IP Pools through the SSR
Because of the (well-known) problems in the ability of a SQL-derived system to implement efficient, reliable queuing across different processes, the current implementation of SSR has a performance limit with recovering addresses from very large IP pools on multiple threads. Multiple threads (running across multiple SBRC instances) attempting to pre-fetch possible lock-up keys to reclaim unused IP addresses can contend for the rows. This is a form of lock contention that can interfere with continued high-throughput SBRC operations. The semantics for lock back-off are controlled by the value for TransactionDeadlockDetectionTimeout in the config.ini file. One thread can wait up to this timeout value before retrying the reclaim operation, leading to a serious throughput limit.

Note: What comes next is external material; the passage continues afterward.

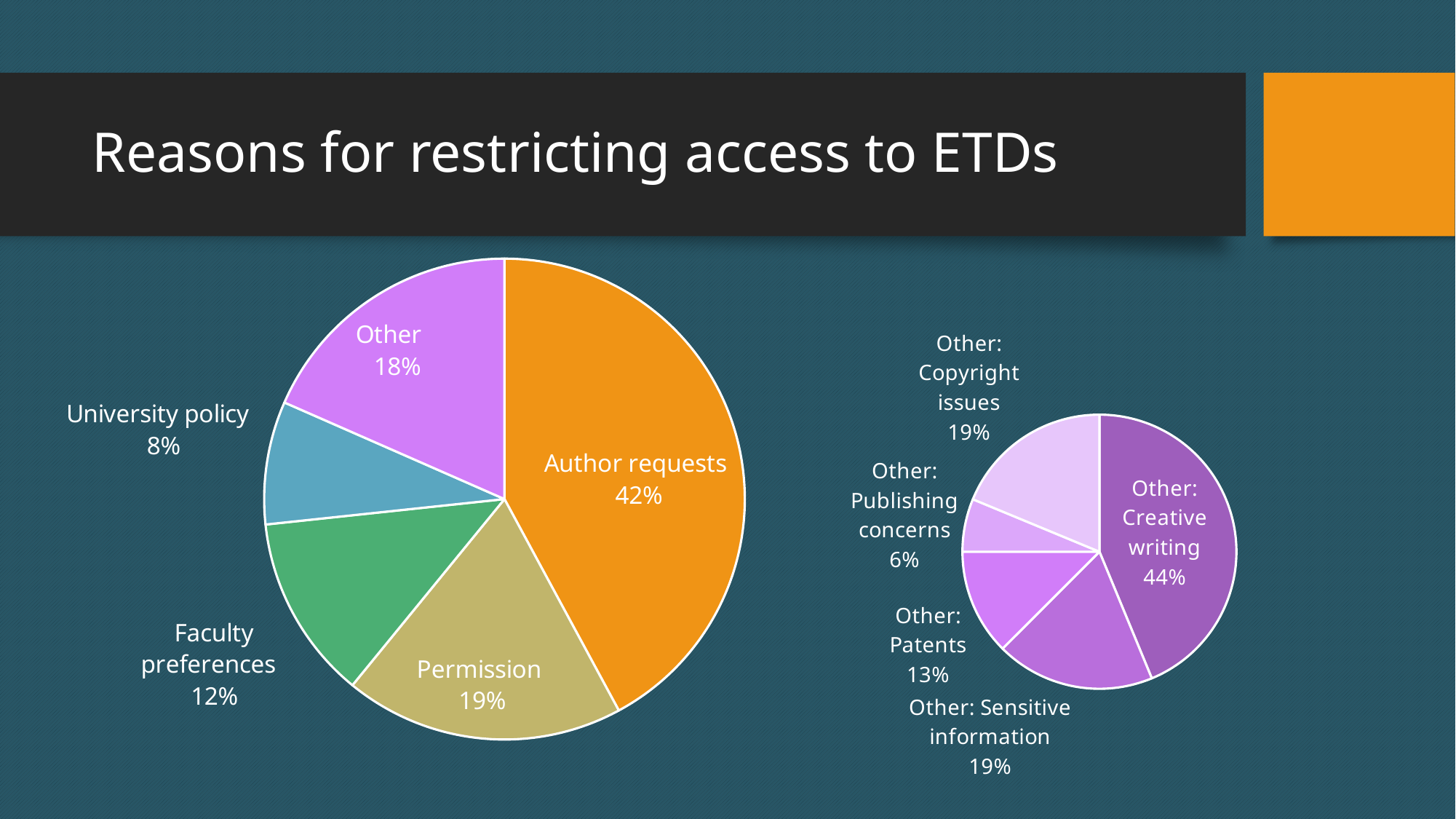
On the left pie chart, which is larger: Other or Faculty preferences? Other On the left pie chart, what share is labelled for Faculty preferences? 12% On the left pie chart, what share is labelled for Author requests? 42% On the right pie chart, what is the difference in percentage points between Other: Creative writing and Other: Patents? 31 How many slices does the left pie chart have? 5 On the right pie chart, which category has the smallest slice? Other: Publishing concerns On the right pie chart, what share is labelled for Other: Creative writing? 44% On the left pie chart, which category has the largest slice? Author requests What type of chart is shown on the slide? Pie chart On the right pie chart, what share is labelled for Other: Publishing concerns? 6% On the left pie chart, what is the difference in percentage points between Author requests and Permission? 23 On the left pie chart, which category has the smallest slice? University policy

There are several ways of managing this contention.
Use different IP pools for different NAS devices, with different NAS devices biasing themselves (or being biased by a load balancer) to a given SBRC front-end application. This reduces cross-front-end contention.
Shard the users or profiles so that different users have a Framed-IP-Address set from different pools. This evenly spreads the contention so that the usual case of random sleep used to manage contention (configured in dbclusterndb.gen as a period between CacheThreadSleepMin and CacheThreadSleepMax) will be sufficient to ensure adequate back-off for a request to reclaim a chunk of IP addresses. The added benefit is you can easily identify such items as class of service by linking given addresses to certain pools with well-defined ranges.
Have enough addresses to set the CacheLowWater and CacheHighWater marks in dbclusterndb.gen very high, so that contended operations do not impact the effective throughput (so that you can take a multi-hundred millisecond pause in reclaiming addresses without any transaction errors); however, values over 20,000 may cause SBRC to take longer to shut down in order to return the cached addresses to the available state. Also, a CacheHighWater value near the available size of the pool can cause one SBRC to cache all available addresses, leaving other SBRCs with none, which will lead to incorrectly failed authentications.